### Zu erledigen
#1 Wie viele Probanden hat Torsten J. Gerpott laut dem Text über Mobilfunktarife bei der Tarifwahl untersucht?
#2 Bitte führe den Text über Mobilfunktarife nach seinem letzten Satz fort.

### Ausgangsdokument

Der deutsche Markt für Mobilfunktarife wird zunehmend unübersichtlicher. Zahlreiche Unternehmen bieten eine Vielzahl von Tarifmodellen an und erhöhen das Angebot laufend. Professor Torsten J. Gerpott von der Universität Duisburg-Essen hat in einer Studie das Verhalten von 203 Probanden bei der Tarifwahl untersucht und herausgefunden, dass die Kunden nicht immer die objektiv beste Wahl treffen.

### Erfasste Daten
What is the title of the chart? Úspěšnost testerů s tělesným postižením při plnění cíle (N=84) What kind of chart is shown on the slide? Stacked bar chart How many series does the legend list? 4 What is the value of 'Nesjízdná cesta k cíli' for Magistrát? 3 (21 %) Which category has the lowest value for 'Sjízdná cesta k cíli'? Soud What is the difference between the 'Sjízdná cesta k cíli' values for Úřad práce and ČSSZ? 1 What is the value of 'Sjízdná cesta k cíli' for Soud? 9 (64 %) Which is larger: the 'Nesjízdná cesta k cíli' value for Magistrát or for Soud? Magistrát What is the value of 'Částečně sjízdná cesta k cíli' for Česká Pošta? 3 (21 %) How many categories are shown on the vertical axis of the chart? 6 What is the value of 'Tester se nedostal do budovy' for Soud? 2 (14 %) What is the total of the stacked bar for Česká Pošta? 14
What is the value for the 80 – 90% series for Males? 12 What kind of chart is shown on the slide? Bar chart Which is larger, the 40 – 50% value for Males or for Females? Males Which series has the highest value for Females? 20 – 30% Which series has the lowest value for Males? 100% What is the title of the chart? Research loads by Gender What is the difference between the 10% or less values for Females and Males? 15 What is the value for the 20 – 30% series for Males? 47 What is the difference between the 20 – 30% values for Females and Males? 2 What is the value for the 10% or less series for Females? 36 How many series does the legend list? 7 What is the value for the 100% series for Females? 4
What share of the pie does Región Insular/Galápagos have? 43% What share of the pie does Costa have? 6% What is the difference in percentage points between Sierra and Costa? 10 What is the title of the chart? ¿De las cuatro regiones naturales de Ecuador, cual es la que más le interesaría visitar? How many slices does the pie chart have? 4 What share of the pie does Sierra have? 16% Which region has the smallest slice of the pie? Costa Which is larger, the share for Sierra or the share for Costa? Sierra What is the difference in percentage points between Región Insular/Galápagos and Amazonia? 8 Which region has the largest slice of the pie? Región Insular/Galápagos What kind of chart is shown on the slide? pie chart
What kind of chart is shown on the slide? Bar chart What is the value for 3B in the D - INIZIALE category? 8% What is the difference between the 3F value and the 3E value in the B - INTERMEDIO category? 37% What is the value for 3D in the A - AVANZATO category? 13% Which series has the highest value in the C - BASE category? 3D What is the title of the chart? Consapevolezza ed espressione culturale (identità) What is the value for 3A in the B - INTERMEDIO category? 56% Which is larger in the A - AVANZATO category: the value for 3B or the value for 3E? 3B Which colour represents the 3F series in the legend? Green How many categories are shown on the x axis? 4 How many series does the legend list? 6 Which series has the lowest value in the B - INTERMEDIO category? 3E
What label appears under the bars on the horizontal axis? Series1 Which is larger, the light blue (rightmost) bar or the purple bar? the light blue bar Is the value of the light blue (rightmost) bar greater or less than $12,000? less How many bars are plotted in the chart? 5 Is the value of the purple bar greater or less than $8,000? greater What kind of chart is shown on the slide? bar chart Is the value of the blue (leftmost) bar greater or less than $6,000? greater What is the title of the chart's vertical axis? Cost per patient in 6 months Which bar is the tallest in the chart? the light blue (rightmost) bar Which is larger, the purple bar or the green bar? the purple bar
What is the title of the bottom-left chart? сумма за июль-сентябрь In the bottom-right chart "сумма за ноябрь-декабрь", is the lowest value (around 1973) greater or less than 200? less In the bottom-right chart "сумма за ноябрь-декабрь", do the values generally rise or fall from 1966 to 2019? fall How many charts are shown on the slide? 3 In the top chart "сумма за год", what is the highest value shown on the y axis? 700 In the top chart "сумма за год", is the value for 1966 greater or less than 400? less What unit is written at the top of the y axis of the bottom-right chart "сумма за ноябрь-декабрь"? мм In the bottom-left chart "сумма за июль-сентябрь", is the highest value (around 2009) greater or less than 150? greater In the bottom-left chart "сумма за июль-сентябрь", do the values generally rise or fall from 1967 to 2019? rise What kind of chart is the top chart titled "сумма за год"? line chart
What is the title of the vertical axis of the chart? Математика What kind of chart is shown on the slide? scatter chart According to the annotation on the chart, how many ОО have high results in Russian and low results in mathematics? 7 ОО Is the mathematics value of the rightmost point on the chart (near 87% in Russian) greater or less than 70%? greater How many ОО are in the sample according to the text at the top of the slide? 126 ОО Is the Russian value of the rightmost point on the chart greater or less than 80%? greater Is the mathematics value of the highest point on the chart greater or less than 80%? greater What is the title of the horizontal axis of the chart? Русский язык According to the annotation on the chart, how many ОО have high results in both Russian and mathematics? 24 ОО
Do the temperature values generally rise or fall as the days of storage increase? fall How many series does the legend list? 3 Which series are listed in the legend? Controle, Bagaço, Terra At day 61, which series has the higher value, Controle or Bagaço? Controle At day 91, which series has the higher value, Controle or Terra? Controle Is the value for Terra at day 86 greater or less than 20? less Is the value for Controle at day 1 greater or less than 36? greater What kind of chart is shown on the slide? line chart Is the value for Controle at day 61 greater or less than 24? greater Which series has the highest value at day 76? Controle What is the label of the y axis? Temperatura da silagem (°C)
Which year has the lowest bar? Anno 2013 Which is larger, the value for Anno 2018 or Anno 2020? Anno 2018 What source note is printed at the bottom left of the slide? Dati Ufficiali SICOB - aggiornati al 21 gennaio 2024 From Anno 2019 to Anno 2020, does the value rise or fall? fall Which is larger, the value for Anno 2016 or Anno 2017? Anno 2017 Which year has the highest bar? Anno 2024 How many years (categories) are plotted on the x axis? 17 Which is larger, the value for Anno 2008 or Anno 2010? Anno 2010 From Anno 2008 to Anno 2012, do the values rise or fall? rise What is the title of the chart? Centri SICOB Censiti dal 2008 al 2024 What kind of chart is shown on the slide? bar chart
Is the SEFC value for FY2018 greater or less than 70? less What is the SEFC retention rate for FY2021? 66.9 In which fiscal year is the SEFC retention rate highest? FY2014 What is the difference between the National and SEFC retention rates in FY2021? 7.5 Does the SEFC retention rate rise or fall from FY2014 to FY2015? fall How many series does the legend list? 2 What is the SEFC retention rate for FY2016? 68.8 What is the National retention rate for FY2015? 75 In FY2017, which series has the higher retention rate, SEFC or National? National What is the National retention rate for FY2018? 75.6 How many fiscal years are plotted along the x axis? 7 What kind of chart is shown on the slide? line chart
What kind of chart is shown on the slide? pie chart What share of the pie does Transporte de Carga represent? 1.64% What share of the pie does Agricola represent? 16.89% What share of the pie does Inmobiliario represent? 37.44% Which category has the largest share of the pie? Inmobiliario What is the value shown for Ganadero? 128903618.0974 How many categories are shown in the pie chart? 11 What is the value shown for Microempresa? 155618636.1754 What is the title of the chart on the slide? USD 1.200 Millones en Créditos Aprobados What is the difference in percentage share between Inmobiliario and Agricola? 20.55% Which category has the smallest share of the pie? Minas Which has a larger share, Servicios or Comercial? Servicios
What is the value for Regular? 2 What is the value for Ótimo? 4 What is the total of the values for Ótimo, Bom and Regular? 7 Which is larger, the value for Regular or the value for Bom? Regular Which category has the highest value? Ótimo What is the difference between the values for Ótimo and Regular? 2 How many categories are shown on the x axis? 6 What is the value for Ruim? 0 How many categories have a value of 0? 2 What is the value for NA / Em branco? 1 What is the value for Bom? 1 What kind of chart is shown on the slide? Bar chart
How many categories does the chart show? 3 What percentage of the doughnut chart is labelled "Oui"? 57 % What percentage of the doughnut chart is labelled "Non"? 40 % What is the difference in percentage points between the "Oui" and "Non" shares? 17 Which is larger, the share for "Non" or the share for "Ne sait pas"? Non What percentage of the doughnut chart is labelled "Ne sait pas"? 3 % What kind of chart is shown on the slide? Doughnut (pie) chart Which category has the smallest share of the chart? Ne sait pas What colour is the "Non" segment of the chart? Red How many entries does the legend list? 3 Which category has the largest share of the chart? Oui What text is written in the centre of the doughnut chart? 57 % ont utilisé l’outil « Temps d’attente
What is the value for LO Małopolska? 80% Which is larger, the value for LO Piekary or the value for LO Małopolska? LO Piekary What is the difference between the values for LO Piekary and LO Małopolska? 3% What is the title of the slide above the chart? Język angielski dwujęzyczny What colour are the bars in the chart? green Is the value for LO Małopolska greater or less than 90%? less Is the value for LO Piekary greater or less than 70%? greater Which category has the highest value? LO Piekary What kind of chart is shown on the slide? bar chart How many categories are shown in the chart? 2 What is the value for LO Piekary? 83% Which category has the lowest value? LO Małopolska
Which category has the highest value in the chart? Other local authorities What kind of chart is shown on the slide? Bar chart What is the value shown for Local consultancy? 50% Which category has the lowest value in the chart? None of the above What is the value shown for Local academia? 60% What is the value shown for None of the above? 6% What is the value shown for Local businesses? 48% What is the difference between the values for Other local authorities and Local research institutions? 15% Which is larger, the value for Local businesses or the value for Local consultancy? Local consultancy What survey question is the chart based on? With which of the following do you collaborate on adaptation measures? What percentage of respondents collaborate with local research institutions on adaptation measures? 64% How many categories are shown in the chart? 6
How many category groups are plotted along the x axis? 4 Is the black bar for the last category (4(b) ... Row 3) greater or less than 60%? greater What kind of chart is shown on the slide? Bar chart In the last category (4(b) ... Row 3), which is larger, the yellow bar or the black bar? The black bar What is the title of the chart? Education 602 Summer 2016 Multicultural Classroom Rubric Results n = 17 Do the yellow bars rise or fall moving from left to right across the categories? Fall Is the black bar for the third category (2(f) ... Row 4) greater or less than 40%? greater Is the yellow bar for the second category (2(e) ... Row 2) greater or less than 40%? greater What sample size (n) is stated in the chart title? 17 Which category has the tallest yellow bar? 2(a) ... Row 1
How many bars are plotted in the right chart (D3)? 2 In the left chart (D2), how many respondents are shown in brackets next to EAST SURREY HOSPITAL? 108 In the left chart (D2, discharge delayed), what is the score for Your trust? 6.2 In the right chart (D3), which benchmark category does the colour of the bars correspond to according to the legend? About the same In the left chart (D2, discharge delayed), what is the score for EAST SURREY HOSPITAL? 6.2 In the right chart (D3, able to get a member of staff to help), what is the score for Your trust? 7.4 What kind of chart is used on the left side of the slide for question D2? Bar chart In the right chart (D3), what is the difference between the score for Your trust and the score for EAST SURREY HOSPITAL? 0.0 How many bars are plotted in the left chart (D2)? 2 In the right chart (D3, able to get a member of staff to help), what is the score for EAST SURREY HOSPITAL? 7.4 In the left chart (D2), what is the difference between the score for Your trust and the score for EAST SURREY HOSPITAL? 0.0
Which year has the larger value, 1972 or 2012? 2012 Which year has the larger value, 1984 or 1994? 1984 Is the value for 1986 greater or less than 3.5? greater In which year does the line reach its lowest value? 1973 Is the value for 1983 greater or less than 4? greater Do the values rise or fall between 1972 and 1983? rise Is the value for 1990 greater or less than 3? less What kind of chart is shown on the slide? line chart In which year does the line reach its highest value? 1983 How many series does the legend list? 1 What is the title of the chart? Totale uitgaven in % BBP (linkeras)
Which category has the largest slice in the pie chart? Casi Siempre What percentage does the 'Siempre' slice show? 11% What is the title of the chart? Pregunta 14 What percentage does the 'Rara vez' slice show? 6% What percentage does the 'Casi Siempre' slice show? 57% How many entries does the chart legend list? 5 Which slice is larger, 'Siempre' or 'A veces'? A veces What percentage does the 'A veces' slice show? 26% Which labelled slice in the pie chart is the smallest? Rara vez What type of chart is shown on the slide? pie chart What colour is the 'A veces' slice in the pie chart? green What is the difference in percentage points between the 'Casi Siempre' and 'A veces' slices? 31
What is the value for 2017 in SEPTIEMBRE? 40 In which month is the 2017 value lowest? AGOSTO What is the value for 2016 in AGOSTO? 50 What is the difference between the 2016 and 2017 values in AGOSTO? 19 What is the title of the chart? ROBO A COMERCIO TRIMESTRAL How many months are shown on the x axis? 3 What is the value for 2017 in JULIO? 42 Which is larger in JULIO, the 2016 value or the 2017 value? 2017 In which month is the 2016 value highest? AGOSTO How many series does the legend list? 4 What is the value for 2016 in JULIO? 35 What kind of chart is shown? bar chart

### Antwortteil
#1 203 Probanden.

#2
Konsumente-Empfinden entscheidet
Emotionale Faktoren wie Berechenbarkeit scheinen für die Kunden genauso wichtig wie die objektiven Tarifdetails zu sein. In seiner Untersuchung hat Gerpott dabei unterschiedliche Tendenzen festgestellt: Bei der Tarifwahl spielt die gefühlte Vorhersagbarkeit von Kosten eine große Rolle. Auch wenn eine Flatrate beispielsweise objektiv teurer ist als ein Alternativangebot, greift der Kunde eher zur pauschalen Flat-Abrechnung. Die Konsumenten neigen angesichts der Vielzahl an Tarifdetails außerdem zur Vereinfachung und betrachten bei ihrer Tarifwahl nur wenige Schlüsselfaktoren.